Market Update- November 23

It’s a Buyer’s Market Once Again In These 8 Cities

Median Seller Incentive Hits a New High

For Buyers:

Buyers who felt they lost out on the buyer’s market last year will be getting another chance this year. The Greater Phoenix housing market, on the whole, only has a few days left before it enters a balanced market. However, as 18 cities are still in seller’s markets, there are 11 that are either already in balance or in buyer’s markets. What does a buyer’s market mean for buyers? Most buyers assume it means that sales prices will come down, but by the time sales price measures show a decline the buyer’s market could be 2 months old, or already over like it was last year. The first thing to move isn’t a sales price, but a list price combined with higher seller incentives for buyers. Over the past 2 months, as mortgage rates peaked at 8%, weekly price reductions increased in number by 33%. Meanwhile, the median seller incentive to buyers increased from $8,000 to a new high of $9,900 so far this November, the previous high was recorded last January at $9,700. Increases in the dollar amount and percentage of sales with incentives were most noticeable in the first-time homebuyer price range of $300K-$400K and also in cities with a significant number of competing new home communities. How long this trend will last is unclear as conventional mortgage rates fell sharply this month to 7.3% and FHA/VA fell to 6.7%. The higher mortgage rates are, the higher the cost to the seller to buy them down. Mortgage rates have been near impossible for experts to predict over the past 18 months, however there are strong feelings that the end is near for rate hikes by the Federal Reserve. If mortgage rates decline in response, then the current market decline will be short lived.

In short, it’s a good idea for buyers to stay engaged and vigilant in identifying opportunities in November and December. Once 2024 begins, the peak homebuying season is back in swing with more buyer competition.

For Sellers:

This is not a good time to test a price higher than market value for your home. As the seller’s market weakens on a daily basis, it’s the outskirts of town that are affected first as the interior cities follow quickly.
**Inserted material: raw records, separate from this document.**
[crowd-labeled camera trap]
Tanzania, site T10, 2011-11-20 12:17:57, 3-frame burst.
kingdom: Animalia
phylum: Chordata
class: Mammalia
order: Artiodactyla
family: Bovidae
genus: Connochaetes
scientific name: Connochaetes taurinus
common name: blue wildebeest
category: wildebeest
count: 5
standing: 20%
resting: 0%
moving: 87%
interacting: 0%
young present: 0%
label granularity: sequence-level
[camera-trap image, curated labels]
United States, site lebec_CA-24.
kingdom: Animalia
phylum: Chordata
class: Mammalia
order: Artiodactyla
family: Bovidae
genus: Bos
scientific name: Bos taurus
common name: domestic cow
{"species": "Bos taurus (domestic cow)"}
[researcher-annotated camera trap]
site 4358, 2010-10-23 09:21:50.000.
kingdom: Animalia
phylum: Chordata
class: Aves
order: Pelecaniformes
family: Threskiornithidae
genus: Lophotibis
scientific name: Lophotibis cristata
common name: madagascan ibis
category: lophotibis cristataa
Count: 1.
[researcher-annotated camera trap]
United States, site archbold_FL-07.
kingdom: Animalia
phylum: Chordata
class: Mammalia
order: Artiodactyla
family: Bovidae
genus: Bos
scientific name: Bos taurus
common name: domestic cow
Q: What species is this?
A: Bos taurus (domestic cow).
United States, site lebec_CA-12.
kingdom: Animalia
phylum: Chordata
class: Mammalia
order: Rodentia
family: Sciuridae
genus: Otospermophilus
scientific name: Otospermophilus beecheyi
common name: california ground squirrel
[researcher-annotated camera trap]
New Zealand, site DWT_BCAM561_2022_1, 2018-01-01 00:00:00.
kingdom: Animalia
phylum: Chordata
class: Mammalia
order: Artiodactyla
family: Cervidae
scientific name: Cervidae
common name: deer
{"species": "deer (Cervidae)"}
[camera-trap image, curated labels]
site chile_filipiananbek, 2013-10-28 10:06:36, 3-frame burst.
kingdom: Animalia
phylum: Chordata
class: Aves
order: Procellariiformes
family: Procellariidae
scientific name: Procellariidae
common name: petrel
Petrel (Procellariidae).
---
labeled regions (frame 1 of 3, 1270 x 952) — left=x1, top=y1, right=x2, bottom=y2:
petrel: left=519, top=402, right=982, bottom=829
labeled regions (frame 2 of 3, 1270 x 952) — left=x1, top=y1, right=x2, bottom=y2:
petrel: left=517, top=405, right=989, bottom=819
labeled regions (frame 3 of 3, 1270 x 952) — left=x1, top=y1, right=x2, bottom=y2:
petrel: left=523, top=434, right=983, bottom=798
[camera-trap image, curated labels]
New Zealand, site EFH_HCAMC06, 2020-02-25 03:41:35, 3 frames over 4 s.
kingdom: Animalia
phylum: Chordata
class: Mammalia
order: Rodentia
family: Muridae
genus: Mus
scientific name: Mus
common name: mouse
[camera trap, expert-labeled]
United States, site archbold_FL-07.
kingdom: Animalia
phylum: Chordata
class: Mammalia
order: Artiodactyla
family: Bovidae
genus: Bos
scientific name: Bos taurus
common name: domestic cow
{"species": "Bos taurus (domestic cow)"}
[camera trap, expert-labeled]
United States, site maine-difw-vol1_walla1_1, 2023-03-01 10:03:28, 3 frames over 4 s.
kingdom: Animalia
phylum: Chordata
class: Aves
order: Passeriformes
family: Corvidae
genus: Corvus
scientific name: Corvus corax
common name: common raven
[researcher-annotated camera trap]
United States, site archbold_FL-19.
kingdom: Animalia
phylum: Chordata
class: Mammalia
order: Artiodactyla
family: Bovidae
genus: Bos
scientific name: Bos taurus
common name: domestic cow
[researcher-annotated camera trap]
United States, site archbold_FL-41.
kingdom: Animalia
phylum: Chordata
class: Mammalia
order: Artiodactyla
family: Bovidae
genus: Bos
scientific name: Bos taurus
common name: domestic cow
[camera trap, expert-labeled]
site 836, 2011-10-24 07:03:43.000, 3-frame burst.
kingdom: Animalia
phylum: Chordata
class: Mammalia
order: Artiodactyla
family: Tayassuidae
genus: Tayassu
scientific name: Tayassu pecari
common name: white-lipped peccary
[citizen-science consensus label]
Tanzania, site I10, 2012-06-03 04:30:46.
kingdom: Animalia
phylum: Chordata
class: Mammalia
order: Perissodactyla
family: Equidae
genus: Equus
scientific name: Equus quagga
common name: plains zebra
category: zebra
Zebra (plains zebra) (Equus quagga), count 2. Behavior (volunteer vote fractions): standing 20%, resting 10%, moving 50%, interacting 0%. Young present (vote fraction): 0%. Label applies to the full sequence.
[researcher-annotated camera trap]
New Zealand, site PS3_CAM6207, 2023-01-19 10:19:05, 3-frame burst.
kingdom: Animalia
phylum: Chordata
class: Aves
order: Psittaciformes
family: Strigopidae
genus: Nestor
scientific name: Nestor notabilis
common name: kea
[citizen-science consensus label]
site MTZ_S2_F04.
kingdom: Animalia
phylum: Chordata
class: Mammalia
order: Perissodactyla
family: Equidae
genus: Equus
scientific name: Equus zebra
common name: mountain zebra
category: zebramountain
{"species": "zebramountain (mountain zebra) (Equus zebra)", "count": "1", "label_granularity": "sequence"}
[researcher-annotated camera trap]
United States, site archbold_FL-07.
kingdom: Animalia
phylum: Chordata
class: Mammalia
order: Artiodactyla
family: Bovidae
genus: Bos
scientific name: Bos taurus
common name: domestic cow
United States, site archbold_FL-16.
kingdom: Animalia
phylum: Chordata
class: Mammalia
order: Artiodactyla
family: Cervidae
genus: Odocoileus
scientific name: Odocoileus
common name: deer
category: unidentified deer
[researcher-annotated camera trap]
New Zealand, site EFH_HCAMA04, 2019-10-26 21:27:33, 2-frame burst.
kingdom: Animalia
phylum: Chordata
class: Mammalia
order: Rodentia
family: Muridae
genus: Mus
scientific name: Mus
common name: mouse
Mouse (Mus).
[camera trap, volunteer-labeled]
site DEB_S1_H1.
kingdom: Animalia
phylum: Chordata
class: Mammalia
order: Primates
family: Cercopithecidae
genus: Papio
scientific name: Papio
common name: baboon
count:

As of November 9th, the following cities are in buyer’s markets: Surprise, Litchfield Park, Goodyear, Buckeye, Maricopa, Casa Grande, Gold Canyon, and Queen Creek. Balanced markets are Cave Creek, Peoria, and Sun City. All others are still seller’s markets, but weakening fast. Seasonally, the best time to list your home is not in the 4th quarter. However, sellers always want to be selling in a seller’s market. While it’s not a bad idea to wait until the 1st quarter typically, under these circumstances the benefit could be offset by a weaker buyer’s market. That means more competition from new listings, more days on market, and more price reductions. The determining factor that could change the course of the current market trend is mortgage rates, which have been unpredictable and volatile this year.

For those who are in need of selling, you may get your asking price, but at a higher expense as long as rates are elevated. As a result, sales price measures will not show a decline, but the sellers’ net proceeds will be squeezed. It may not be the market we love, but it’s the market we’re with.

Commentary written by Tina Tamboer, Senior Housing Analyst with The Cromford Report

©2023 Cromford Associates LLC and Tamboer Consulting LLC


Misha’s commentary:

The market right now feels a lot like the market at this same time last year. Prices were being reduced more frequently, the buyer pool was shrinking, rates were increasing and everyone was sitting on the sidelines. If I recall correctly, September 2022 was the low point in terms of contract success and price reductions. Since then, we have been slowly improving in both categories, until the last two months, when rates kept creeping up and buyer’s started to bow out, one by one.

Well, if the past is any indication of what we may see in the New Year, get ready to see things level out again and go back into sellers market territory. Buyers markets have been short lived, this one may be just a bit longer than the last, but I would count on it sticking around.

For buyers out there, if my clients are anything like you- we are taking a little pause from the market, unless of course the dream home comes available. With rates hitting 8%, everyone had just about all they could take. Now most buyer’s are benched while they enjoy the holidays and see what 2024 has in store. If you have a lease ending, or need to make a move for location, size, etc- I would do it now, while you have a bit of a rate drop and more seller concessions than ever. If you want to move but don’t NEED to move, then maybe wait it out just a bit longer until rates ease just a bit more- just know that when they do, there will be more demand from buyers that want to jump back in.

For sellers out there, I will just say this, price to sell! If you are in a position where you might be in the red if you sell, explore your options- what I mean by that is discuss what a loss looks like with your accountant, take a look at renting your home both short and long term, make sure you look at every option. With the listing rate success percentage becoming lower, that means you may not sell! Even if you are priced fairly and look great, it’s wild but true. Make sure you have options at the ready and you will feel more at ease with the change to buyers market we are all experiencing.